**Brongegevens**
-=-=-

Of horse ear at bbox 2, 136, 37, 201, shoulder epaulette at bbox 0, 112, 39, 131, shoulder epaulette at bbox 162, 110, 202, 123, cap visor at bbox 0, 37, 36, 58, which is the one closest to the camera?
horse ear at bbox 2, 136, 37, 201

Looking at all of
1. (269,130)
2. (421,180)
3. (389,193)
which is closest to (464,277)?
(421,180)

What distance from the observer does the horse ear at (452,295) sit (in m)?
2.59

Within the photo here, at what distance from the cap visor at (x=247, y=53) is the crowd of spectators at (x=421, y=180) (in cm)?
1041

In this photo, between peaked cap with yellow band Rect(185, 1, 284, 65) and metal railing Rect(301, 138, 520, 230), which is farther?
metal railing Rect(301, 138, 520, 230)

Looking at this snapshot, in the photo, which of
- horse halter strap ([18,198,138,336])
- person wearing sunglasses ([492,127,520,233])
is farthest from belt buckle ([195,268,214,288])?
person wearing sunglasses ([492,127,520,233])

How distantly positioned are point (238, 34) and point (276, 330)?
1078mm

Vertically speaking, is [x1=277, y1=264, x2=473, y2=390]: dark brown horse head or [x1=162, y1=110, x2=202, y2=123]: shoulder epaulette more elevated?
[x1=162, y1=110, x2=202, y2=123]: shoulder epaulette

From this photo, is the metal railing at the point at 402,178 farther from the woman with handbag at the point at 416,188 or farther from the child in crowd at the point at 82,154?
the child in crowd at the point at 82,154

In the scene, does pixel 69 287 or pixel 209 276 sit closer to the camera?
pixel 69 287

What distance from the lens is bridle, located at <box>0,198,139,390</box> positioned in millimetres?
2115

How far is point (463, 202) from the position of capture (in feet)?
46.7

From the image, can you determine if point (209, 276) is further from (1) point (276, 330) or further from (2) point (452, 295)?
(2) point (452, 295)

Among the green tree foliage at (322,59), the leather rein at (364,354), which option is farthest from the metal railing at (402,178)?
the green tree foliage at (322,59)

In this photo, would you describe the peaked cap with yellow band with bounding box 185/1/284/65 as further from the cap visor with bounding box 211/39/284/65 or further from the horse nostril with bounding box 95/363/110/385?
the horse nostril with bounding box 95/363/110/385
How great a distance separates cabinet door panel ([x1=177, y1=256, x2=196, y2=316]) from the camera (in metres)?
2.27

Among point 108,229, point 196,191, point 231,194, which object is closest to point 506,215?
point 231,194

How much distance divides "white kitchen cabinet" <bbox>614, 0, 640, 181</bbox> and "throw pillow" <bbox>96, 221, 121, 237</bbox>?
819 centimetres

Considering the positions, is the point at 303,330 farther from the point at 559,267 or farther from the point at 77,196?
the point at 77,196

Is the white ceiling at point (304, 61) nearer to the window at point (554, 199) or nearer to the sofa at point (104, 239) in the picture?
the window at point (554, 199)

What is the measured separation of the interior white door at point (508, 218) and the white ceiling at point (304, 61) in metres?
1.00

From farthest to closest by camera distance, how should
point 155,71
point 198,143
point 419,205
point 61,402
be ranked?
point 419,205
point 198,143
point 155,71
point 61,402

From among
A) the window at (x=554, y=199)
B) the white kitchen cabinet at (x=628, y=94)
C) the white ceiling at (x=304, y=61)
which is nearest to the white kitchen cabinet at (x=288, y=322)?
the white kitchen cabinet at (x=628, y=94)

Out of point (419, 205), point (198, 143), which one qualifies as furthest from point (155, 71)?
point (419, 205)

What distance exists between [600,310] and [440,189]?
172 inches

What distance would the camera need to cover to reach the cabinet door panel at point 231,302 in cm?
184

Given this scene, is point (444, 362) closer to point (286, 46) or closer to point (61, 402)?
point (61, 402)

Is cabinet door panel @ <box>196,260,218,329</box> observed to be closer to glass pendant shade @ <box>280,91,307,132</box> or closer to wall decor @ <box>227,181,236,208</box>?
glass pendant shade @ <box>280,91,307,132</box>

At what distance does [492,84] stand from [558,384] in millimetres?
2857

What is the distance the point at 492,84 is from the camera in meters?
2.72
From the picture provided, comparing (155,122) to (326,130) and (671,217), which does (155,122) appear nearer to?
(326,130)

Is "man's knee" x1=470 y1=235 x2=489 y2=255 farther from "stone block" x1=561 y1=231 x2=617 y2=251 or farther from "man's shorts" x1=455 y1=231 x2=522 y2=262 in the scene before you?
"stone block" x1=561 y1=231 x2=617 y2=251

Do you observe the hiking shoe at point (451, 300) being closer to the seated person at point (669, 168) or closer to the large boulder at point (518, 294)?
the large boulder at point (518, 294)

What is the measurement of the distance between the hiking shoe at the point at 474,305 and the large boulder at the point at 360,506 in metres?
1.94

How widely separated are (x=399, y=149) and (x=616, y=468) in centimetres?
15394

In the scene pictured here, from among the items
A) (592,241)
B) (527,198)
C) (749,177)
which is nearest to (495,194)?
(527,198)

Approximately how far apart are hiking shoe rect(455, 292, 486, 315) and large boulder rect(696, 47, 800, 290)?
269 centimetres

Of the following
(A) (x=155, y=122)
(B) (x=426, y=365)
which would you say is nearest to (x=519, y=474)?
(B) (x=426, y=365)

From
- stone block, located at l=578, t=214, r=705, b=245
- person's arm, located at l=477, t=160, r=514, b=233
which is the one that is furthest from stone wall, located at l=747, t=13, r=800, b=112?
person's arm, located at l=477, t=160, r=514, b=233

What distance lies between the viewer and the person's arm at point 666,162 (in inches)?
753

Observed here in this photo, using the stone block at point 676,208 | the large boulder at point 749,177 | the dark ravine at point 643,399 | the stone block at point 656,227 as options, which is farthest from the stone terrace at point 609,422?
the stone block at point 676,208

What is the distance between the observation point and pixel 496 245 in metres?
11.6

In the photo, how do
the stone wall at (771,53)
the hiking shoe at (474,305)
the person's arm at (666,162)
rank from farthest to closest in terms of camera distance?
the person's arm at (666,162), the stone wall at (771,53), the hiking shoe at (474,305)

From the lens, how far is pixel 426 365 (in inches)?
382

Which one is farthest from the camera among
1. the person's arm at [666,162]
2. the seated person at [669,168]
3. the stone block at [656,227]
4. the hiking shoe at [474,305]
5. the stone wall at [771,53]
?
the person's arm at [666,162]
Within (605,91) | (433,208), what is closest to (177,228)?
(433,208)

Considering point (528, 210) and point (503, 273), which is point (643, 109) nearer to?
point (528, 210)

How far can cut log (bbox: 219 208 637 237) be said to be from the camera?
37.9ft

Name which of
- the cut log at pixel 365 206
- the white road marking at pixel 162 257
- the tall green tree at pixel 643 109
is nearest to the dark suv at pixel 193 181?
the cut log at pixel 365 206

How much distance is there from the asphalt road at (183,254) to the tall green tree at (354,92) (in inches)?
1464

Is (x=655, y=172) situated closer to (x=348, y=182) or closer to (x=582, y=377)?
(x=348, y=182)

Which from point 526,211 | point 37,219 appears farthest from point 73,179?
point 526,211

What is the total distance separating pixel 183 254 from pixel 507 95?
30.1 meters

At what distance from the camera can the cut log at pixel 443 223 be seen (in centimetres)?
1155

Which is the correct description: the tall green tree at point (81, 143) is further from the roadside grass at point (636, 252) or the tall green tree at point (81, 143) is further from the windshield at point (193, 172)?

-=-=-

**Opdracht**
Geef alle rijen hierboven alsjeblieft woord voor woord opnieuw weer.

**Resultaat**
Of horse ear at bbox 2, 136, 37, 201, shoulder epaulette at bbox 0, 112, 39, 131, shoulder epaulette at bbox 162, 110, 202, 123, cap visor at bbox 0, 37, 36, 58, which is the one closest to the camera?
horse ear at bbox 2, 136, 37, 201

Looking at all of
1. (269,130)
2. (421,180)
3. (389,193)
which is closest to (464,277)?
(421,180)

What distance from the observer does the horse ear at (452,295) sit (in m)?
2.59

Within the photo here, at what distance from the cap visor at (x=247, y=53) is the crowd of spectators at (x=421, y=180) (in cm)?
1041

In this photo, between peaked cap with yellow band Rect(185, 1, 284, 65) and metal railing Rect(301, 138, 520, 230), which is farther?
metal railing Rect(301, 138, 520, 230)

Looking at this snapshot, in the photo, which of
- horse halter strap ([18,198,138,336])
- person wearing sunglasses ([492,127,520,233])
is farthest from belt buckle ([195,268,214,288])?
person wearing sunglasses ([492,127,520,233])

How distantly positioned are point (238, 34) and point (276, 330)?
1078mm

Vertically speaking, is [x1=277, y1=264, x2=473, y2=390]: dark brown horse head or [x1=162, y1=110, x2=202, y2=123]: shoulder epaulette more elevated?
[x1=162, y1=110, x2=202, y2=123]: shoulder epaulette

From this photo, is the metal railing at the point at 402,178 farther from the woman with handbag at the point at 416,188 or farther from the child in crowd at the point at 82,154?
the child in crowd at the point at 82,154

In the scene, does pixel 69 287 or pixel 209 276 sit closer to the camera?
pixel 69 287

What distance from the lens is bridle, located at <box>0,198,139,390</box> positioned in millimetres?
2115

How far is point (463, 202) from the position of capture (in feet)?
46.7

From the image, can you determine if point (209, 276) is further from (1) point (276, 330) or further from (2) point (452, 295)?
(2) point (452, 295)

Among the green tree foliage at (322,59), the leather rein at (364,354), which option is farthest from the metal railing at (402,178)?
the green tree foliage at (322,59)

In this photo, would you describe the peaked cap with yellow band with bounding box 185/1/284/65 as further from the cap visor with bounding box 211/39/284/65 or further from the horse nostril with bounding box 95/363/110/385?
the horse nostril with bounding box 95/363/110/385
How great a distance separates cabinet door panel ([x1=177, y1=256, x2=196, y2=316]) from the camera (in metres)?
2.27

Among point 108,229, point 196,191, point 231,194, which object is closest to point 506,215?
point 231,194

How much distance divides "white kitchen cabinet" <bbox>614, 0, 640, 181</bbox> and "throw pillow" <bbox>96, 221, 121, 237</bbox>?
819 centimetres

Considering the positions, is the point at 303,330 farther from the point at 559,267 or farther from the point at 77,196?
the point at 77,196

Is the white ceiling at point (304, 61) nearer to the window at point (554, 199) or nearer to the sofa at point (104, 239) in the picture?
the window at point (554, 199)

What is the measured separation of the interior white door at point (508, 218) and the white ceiling at point (304, 61) in metres?
1.00

From farthest to closest by camera distance, how should
point 155,71
point 198,143
point 419,205
point 61,402
be ranked?
point 419,205
point 198,143
point 155,71
point 61,402

From among
A) the window at (x=554, y=199)
B) the white kitchen cabinet at (x=628, y=94)
C) the white ceiling at (x=304, y=61)
which is nearest to the white kitchen cabinet at (x=288, y=322)?
the white kitchen cabinet at (x=628, y=94)

Out of point (419, 205), point (198, 143), which one qualifies as furthest from point (155, 71)?
point (419, 205)

What distance exists between [600,310] and [440,189]?
172 inches

What distance would the camera need to cover to reach the cabinet door panel at point 231,302 in cm?
184

Given this scene, is point (444, 362) closer to point (286, 46) or closer to point (61, 402)?
point (61, 402)

Is cabinet door panel @ <box>196,260,218,329</box> observed to be closer to glass pendant shade @ <box>280,91,307,132</box> or closer to wall decor @ <box>227,181,236,208</box>?
glass pendant shade @ <box>280,91,307,132</box>

At what distance does [492,84] stand from [558,384] in millimetres?
2857

What is the distance the point at 492,84 is from the camera in meters?
2.72
From the picture provided, comparing (155,122) to (326,130) and (671,217), which does (155,122) appear nearer to?
(326,130)

Is "man's knee" x1=470 y1=235 x2=489 y2=255 farther from "stone block" x1=561 y1=231 x2=617 y2=251 or farther from "man's shorts" x1=455 y1=231 x2=522 y2=262 in the scene before you?
"stone block" x1=561 y1=231 x2=617 y2=251

Do you observe the hiking shoe at point (451, 300) being closer to the seated person at point (669, 168) or closer to the large boulder at point (518, 294)?
the large boulder at point (518, 294)

What is the measurement of the distance between the hiking shoe at the point at 474,305 and the large boulder at the point at 360,506 in metres?
1.94

How widely separated are (x=399, y=149) and (x=616, y=468) in centimetres?
15394

In the scene pictured here, from among the items
A) (592,241)
B) (527,198)
C) (749,177)
which is nearest to (495,194)?
(527,198)

Approximately how far apart are hiking shoe rect(455, 292, 486, 315) and large boulder rect(696, 47, 800, 290)?
269 centimetres

Of the following
(A) (x=155, y=122)
(B) (x=426, y=365)
which would you say is nearest to (x=519, y=474)?
(B) (x=426, y=365)

From
- stone block, located at l=578, t=214, r=705, b=245
- person's arm, located at l=477, t=160, r=514, b=233
which is the one that is furthest from stone wall, located at l=747, t=13, r=800, b=112?
person's arm, located at l=477, t=160, r=514, b=233

What distance lies between the viewer and the person's arm at point 666,162 (in inches)?
753

Observed here in this photo, using the stone block at point 676,208 | the large boulder at point 749,177 | the dark ravine at point 643,399 | the stone block at point 656,227 as options, which is farthest from the stone terrace at point 609,422?
the stone block at point 676,208

What is the distance between the observation point and pixel 496 245 in metres?
11.6

In the photo, how do
the stone wall at (771,53)
the hiking shoe at (474,305)
the person's arm at (666,162)
rank from farthest to closest in terms of camera distance?
the person's arm at (666,162), the stone wall at (771,53), the hiking shoe at (474,305)

From the lens, how far is pixel 426 365 (in inches)?
382

Which one is farthest from the camera among
1. the person's arm at [666,162]
2. the seated person at [669,168]
3. the stone block at [656,227]
4. the hiking shoe at [474,305]
5. the stone wall at [771,53]
?
the person's arm at [666,162]
Within (605,91) | (433,208), what is closest to (177,228)?
(433,208)

Considering point (528, 210) and point (503, 273), which is point (643, 109) nearer to?
point (528, 210)

How far can cut log (bbox: 219 208 637 237) be said to be from the camera?
37.9ft

Name which of
- the cut log at pixel 365 206
- the white road marking at pixel 162 257
- the tall green tree at pixel 643 109
is nearest to the dark suv at pixel 193 181?
the cut log at pixel 365 206

How much distance is there from the asphalt road at (183,254) to the tall green tree at (354,92) (in inches)?
1464

Is (x=655, y=172) situated closer to (x=348, y=182) or closer to (x=582, y=377)?
(x=348, y=182)

Which from point 526,211 | point 37,219 appears farthest from point 73,179?
point 526,211

What is the total distance separating pixel 183 254 from pixel 507 95?
30.1 meters

At what distance from the camera can the cut log at pixel 443 223 be seen (in centimetres)?
1155

Which is the correct description: the tall green tree at point (81, 143) is further from the roadside grass at point (636, 252) or the tall green tree at point (81, 143) is further from the windshield at point (193, 172)?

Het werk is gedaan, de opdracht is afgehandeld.